What is needed
Could you reproduce, from the records below, everything from the line with "body_size: 268" down to the line with "Anti-fraud and anti-abuse", keeping both of those lines and changing nothing?
--- Supplied data Enclosed Below ---
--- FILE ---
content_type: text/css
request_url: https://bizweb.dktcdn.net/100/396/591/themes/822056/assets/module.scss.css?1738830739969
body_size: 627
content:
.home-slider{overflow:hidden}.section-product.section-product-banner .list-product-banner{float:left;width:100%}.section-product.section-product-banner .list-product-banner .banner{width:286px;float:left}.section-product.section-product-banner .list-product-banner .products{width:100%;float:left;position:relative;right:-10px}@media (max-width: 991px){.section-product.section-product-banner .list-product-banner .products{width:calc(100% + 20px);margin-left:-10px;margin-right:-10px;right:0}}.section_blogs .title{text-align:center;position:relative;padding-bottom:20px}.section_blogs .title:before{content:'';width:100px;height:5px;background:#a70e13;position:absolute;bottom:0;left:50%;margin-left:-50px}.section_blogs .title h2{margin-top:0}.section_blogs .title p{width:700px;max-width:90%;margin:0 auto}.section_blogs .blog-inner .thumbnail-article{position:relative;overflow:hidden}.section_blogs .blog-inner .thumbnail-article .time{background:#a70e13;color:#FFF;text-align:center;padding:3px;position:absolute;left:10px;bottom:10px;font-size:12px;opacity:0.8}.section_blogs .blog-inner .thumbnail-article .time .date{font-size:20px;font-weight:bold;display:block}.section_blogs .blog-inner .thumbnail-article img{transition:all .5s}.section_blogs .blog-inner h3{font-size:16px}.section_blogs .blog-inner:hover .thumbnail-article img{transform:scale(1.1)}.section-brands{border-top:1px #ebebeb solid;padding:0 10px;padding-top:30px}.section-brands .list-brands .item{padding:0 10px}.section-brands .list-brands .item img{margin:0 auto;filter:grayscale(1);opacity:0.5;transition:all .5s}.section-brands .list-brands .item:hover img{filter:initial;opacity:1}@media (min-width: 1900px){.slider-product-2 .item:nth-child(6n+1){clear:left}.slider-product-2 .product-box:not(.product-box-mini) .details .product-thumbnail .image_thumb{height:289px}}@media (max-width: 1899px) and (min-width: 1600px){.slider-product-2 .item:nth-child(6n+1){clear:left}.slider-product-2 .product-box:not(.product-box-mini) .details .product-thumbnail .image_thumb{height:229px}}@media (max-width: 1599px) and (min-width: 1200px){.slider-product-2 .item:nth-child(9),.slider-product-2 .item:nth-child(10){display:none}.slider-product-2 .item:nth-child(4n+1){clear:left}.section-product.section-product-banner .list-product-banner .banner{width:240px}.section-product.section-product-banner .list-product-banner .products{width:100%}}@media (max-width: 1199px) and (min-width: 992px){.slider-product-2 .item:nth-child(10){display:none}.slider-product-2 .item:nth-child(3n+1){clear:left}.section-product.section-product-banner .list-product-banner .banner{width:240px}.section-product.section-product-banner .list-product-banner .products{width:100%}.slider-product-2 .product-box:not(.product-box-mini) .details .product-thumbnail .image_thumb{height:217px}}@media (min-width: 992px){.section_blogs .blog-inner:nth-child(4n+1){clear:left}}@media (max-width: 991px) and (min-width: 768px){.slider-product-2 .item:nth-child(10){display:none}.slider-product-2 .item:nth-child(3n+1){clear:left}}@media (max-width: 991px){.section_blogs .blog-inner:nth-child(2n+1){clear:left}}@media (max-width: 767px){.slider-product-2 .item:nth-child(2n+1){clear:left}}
--- End of Enclosed Supplied data ---
--- Supplied data Enclosed Below ---
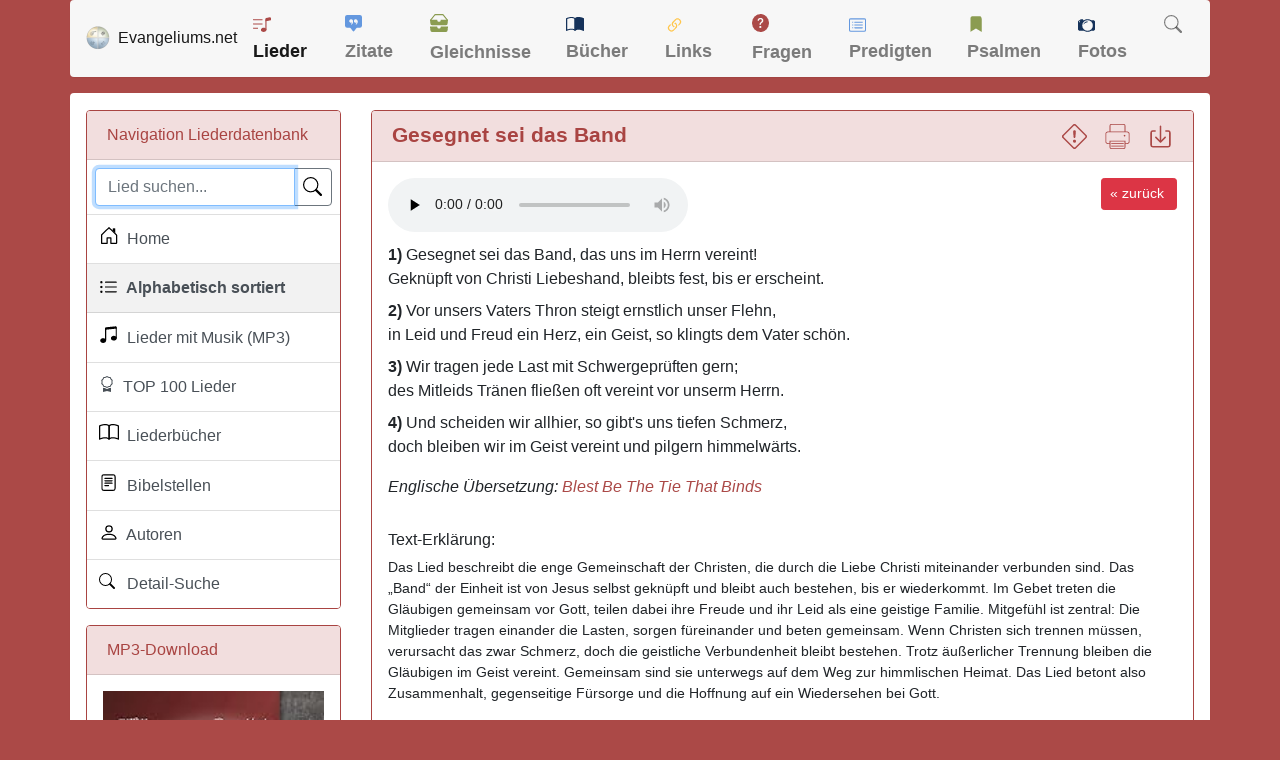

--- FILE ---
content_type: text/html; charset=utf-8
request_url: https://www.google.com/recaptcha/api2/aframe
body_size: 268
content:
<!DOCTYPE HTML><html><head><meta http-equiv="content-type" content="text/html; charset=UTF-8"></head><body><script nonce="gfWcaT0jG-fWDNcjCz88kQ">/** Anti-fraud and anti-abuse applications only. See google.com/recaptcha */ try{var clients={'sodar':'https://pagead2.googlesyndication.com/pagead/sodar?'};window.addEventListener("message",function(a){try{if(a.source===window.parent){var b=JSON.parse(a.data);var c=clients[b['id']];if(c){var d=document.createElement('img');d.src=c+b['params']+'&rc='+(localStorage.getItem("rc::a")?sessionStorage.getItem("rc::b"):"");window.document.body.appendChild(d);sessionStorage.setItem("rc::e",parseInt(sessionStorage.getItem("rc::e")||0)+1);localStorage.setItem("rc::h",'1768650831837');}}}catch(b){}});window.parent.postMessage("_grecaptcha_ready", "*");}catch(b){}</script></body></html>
--- End of Enclosed Supplied data ---
The answer
body_size: 268
content:
<!DOCTYPE HTML><html><head><meta http-equiv="content-type" content="text/html; charset=UTF-8"></head><body><script nonce="gfWcaT0jG-fWDNcjCz88kQ">/** Anti-fraud and anti-abuse applications only. See google.com/recaptcha */ try{var clients={'sodar':'https://pagead2.googlesyndication.com/pagead/sodar?'};window.addEventListener("message",function(a){try{if(a.source===window.parent){var b=JSON.parse(a.data);var c=clients[b['id']];if(c){var d=document.createElement('img');d.src=c+b['params']+'&rc='+(localStorage.getItem("rc::a")?sessionStorage.getItem("rc::b"):"");window.document.body.appendChild(d);sessionStorage.setItem("rc::e",parseInt(sessionStorage.getItem("rc::e")||0)+1);localStorage.setItem("rc::h",'1768650831837');}}}catch(b){}});window.parent.postMessage("_grecaptcha_ready", "*");}catch(b){}</script></body></html>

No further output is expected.